Trump coquetea con una guerra comercial global
El delicado equilibrio del sistema que rige en el mundo amenaza con derrumbarse.

Lo peor que puede ocurrir es que se subestimen los riesgos que impone la reciente decisión del gobierno de EE.UU de imponer aranceles protectores a la importación de acero y de aluminio.
Las empresas que producen estas materias primas dentro del país, se ven automáticamente favorecidas ya que se encarece la importación de todos los países competidores. Pero los que fabrican todo tipo de productos con acero y aluminio, dentro de Estados Unidos, se verán claramente perjudicados ya que hasta ahora esos insumos tenían menor costo.
Pero más allá de la incidencia sectorial de la medida, la situación es mucho más grave según lo advierten los especialistas. Como fichas de dominó, las represalias y contramedidas se pueden extender por todo el planeta con lo que, el escenario será una guerra comercial abierta y global.
Los nuevos aranceles dispuestos por el equipo de Trump, imponen un recargo de 25% sobre las actuales compras externas de acero y de 10% sobre el aluminio. Además, las medidas regirán por tiempo indeterminado.
El país más perjudicado parece ser China. Ahora hay que esperar su reacción que será dura, como corresponde a una potencia de primer orden. Beijing advirtió a Washington durante todo un año sobre las consecuencias de una medida de este tipo. Eso puede explicar lo que se tardó en tomar la decisión en la Casa Blanca, cuando se suponía que se haría apenas asumir Donald Trump.
Pero no solo China reaccionará. También lo hará la Unión Europea y otros países del sudeste asiático. Es que los nuevos aranceles rigen para todos (incluso para la Argentina).
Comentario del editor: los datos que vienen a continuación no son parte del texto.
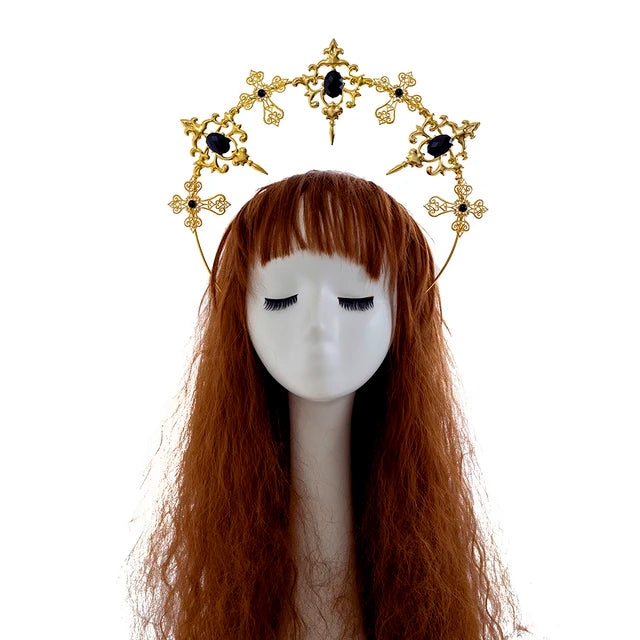 Gothic Vampire Goddess Sun Halo Headband Costume Accessory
Por de pronto, la primera reacción china fue enviar a un funcionario de primer nivel a Washington, a discutir la situación con funcionarios estadounidenses y a tratar de arribar a una solución.
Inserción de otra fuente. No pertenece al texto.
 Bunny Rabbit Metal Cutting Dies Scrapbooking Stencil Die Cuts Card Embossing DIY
Liu He, fue incorporado al Politburó de 25 miembros por el presidente Xi Jinping, y seguramente será designado pronto como ministro responsable de políticas industriales y de finanzas.
El reclamo chino es que la administración Trump deje de etiquetar al país como competidor, advirtiendo que la confrontación solo traerá pérdidas importantes para ambos países. En verdad, este fue el eje de las discusiones de los últimos meses que prometen un retorno a medidas de crudo tono proteccionista. Tanto Estados Unidos, como Europa y Japón están de acuerdo en aplicar presión sobre China en temas comerciales.
La extensión y escala de las medidas protectoras estadounidenses, pueden significar una clara amenaza a la economía del país, la recuperación global y muy especialmente, comprometer para el futuro la capacidad negociadora estadounidense en cualquier otro tema comercial.